Face à des touristes en mal d'exotisme, certains ont fait de leur patrimoine ou de celui d'une minorité exploitée un business florissant. «Femmes-girafe», Lisu, zoulou, 10 récits de ballades dans des zoos où les hommes ont remplacé les singes
1 Camille visite le parc des « femmes-girafe » en Thaïlande
C’est où : Embarqués dans un tour du monde cette année, Camille et sa copine ont visité un camp de « femmes-girafe » en pleine forêt, dans la région de Chiang Mai.
Les gens : Les Kayan sont un sous-groupe du peuple Karenni originaire de Birmanie, pays que beaucoup ont fui à cause du régime militaire. En Thaïlande, ils ne disposent pas de statut légal et sont regroupés dans des camps transformés en véritables parcs touristiques. Principales attractions, les femmes dont le long collier en spirale de laiton tasse les épaules et les côtes, donnant ainsi l’illusion d’un cou allongé.
Comment ça se passe : Les « femmes-girafe » se font photographier dans des camps auxquels les touristes accèdent pour une dizaine de dollars par tête. Seuls les gains des ventes de produits artisanaux leur sont reversés directement. En 2008, le Haut Commissariat des Nations Unies pour les réfugiés (HCR) a appelé au boycott de ces camps.

=== ÉNONCÉ 1 ===
Recopiez le passage de l'article sur les « femmes-girafe » depuis « Comment ça se » jusqu'à « de ces camps. » inclus.

Entrées du jeu de données

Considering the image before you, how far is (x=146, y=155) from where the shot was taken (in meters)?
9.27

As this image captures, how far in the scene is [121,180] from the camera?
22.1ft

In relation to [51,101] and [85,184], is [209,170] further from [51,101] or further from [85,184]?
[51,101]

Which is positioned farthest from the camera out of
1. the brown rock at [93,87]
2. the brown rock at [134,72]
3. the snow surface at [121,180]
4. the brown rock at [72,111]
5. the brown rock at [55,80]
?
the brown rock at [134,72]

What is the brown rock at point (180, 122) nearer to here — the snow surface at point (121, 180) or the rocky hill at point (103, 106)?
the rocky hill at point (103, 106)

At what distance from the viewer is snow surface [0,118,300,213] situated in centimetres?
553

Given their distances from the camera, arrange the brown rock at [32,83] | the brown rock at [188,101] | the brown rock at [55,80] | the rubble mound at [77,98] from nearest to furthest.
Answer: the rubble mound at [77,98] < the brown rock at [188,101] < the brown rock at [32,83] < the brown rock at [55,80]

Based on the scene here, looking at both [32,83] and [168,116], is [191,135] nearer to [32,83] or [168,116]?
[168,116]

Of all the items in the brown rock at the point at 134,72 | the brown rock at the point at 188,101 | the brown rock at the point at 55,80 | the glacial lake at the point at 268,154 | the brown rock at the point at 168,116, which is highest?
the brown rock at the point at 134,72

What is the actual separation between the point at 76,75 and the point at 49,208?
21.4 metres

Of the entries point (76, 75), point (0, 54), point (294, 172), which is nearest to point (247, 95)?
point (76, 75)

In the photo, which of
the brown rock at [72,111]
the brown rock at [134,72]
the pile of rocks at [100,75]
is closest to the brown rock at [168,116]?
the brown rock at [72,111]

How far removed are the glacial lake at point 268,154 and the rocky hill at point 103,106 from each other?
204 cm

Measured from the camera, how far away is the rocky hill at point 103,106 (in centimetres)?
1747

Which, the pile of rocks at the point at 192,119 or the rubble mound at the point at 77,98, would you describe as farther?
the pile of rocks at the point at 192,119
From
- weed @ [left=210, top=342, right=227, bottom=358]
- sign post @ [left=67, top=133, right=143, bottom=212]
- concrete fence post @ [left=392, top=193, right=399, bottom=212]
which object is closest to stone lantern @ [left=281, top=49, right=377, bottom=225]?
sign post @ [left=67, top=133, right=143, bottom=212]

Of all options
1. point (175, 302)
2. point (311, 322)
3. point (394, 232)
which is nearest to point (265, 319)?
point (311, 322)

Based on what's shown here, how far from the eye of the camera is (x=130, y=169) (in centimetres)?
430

=== ÉNONCÉ 2 ===
Comptez les lignes des entrées où figure le mot « Based », puis donnez uniquement ce nombre.

=== CORRIGÉ COMPLET 1 ===
Comment ça se passe : Les « femmes-girafe » se font photographier dans des camps auxquels les touristes accèdent pour une dizaine de dollars par tête. Seuls les gains des ventes de produits artisanaux leur sont reversés directement. En 2008, le Haut Commissariat des Nations Unies pour les réfugiés (HCR) a appelé au boycott de ces camps.

=== CORRIGÉ COMPLET 2 ===
2